● **RECORDS SUPPLIED**
= = = = = = =

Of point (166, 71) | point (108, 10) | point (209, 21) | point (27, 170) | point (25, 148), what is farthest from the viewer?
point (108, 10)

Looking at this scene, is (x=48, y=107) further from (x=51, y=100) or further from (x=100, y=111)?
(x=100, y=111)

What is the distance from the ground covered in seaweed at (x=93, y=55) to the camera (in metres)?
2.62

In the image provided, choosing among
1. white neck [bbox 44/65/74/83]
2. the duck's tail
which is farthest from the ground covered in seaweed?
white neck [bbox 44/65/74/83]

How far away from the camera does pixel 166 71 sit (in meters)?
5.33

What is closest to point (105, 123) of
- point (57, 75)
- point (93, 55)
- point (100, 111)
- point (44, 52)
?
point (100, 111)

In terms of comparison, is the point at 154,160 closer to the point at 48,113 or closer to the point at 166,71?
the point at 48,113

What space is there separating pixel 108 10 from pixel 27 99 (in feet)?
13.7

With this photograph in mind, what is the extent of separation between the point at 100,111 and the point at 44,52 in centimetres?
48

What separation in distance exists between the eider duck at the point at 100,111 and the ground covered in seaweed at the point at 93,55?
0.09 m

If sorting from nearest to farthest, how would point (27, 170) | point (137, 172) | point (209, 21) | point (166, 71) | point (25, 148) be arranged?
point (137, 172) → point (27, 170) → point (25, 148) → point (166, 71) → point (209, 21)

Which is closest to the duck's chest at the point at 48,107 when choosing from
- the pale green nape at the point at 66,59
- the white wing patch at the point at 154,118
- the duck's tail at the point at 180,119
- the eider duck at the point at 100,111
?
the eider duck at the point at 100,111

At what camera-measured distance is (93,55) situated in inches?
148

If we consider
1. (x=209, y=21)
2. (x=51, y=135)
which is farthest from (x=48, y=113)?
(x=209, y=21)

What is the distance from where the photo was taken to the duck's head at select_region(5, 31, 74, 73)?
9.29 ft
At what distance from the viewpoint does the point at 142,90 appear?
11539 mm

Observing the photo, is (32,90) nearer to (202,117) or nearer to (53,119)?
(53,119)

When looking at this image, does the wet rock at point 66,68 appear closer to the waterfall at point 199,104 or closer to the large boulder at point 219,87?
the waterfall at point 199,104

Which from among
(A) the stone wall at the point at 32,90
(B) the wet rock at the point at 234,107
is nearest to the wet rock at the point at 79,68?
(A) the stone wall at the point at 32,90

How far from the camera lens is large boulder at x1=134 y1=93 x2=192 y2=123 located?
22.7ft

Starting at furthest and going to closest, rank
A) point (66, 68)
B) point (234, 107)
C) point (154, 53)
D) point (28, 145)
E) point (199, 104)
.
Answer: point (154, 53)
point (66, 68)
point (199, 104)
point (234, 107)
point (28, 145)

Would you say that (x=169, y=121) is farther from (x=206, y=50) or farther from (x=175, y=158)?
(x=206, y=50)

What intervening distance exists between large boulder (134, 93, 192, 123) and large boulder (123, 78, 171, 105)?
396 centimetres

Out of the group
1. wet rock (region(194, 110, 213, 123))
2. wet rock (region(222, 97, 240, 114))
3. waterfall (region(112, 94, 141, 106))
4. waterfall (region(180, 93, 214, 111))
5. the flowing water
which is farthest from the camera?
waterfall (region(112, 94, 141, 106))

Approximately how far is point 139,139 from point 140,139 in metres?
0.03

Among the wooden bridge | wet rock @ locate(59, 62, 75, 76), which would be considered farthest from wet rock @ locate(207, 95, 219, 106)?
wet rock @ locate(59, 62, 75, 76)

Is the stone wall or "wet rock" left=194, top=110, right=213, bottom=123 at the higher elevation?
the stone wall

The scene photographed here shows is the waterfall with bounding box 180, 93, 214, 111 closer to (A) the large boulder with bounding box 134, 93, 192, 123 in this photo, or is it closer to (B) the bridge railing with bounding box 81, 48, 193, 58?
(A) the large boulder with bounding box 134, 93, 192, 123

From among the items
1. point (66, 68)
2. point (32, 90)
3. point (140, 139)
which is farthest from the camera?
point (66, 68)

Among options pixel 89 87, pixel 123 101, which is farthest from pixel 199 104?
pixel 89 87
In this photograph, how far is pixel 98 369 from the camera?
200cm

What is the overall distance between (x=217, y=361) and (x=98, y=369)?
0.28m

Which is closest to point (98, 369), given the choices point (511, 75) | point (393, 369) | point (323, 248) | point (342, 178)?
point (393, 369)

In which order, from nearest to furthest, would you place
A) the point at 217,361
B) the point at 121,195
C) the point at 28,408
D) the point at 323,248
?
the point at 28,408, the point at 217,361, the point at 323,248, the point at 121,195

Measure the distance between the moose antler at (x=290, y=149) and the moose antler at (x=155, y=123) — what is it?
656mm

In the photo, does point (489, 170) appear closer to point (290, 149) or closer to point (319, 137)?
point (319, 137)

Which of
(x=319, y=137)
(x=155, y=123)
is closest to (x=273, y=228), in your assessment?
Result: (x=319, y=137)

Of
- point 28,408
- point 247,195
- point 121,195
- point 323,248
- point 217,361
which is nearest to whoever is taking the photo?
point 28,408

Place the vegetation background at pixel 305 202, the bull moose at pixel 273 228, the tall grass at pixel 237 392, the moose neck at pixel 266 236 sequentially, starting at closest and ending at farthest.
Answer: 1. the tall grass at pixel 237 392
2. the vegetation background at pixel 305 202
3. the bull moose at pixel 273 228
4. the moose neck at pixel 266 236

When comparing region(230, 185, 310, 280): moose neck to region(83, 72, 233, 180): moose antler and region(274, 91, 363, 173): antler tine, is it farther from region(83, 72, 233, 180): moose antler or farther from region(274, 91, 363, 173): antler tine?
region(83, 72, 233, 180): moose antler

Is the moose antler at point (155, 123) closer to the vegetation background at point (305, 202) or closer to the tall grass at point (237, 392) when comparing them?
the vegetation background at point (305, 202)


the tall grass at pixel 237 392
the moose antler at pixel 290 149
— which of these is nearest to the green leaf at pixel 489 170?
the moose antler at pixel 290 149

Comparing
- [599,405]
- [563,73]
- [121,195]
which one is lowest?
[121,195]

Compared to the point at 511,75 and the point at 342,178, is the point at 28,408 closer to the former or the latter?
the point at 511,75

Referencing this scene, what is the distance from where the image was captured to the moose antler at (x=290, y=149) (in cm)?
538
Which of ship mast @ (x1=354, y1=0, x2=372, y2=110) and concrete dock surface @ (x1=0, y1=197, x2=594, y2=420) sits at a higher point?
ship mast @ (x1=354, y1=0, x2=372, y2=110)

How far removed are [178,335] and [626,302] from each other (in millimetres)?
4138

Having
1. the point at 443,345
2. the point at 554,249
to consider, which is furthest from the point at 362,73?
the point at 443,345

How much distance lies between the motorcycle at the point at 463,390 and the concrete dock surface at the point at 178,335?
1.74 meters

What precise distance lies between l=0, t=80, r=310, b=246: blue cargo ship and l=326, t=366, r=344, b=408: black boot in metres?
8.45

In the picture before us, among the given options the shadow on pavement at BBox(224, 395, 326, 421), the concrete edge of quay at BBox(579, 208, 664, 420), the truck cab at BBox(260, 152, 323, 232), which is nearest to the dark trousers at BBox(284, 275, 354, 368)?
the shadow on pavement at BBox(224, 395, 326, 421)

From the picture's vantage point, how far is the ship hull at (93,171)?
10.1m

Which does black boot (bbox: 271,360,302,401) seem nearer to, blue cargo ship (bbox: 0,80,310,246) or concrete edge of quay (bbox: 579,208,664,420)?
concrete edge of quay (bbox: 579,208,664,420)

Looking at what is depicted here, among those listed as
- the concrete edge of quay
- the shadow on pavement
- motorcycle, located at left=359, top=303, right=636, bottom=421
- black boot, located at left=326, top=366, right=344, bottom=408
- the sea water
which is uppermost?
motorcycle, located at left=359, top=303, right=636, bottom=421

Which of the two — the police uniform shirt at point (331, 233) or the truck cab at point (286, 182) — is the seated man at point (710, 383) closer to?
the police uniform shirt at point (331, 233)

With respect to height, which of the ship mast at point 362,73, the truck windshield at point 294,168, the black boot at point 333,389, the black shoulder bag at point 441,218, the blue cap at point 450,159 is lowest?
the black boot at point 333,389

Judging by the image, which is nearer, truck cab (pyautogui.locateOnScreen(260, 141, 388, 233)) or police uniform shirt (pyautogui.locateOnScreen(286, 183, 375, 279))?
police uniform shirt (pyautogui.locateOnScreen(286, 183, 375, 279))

= = = = = = =

Copy out the records word for word, beginning with the line that contains "Looking at what" and continuing through the line that contains "which is uppermost?", with both of those lines included.

Looking at what is depicted here, among those listed as
- the concrete edge of quay
- the shadow on pavement
- motorcycle, located at left=359, top=303, right=636, bottom=421
- black boot, located at left=326, top=366, right=344, bottom=408
- the sea water
which is uppermost?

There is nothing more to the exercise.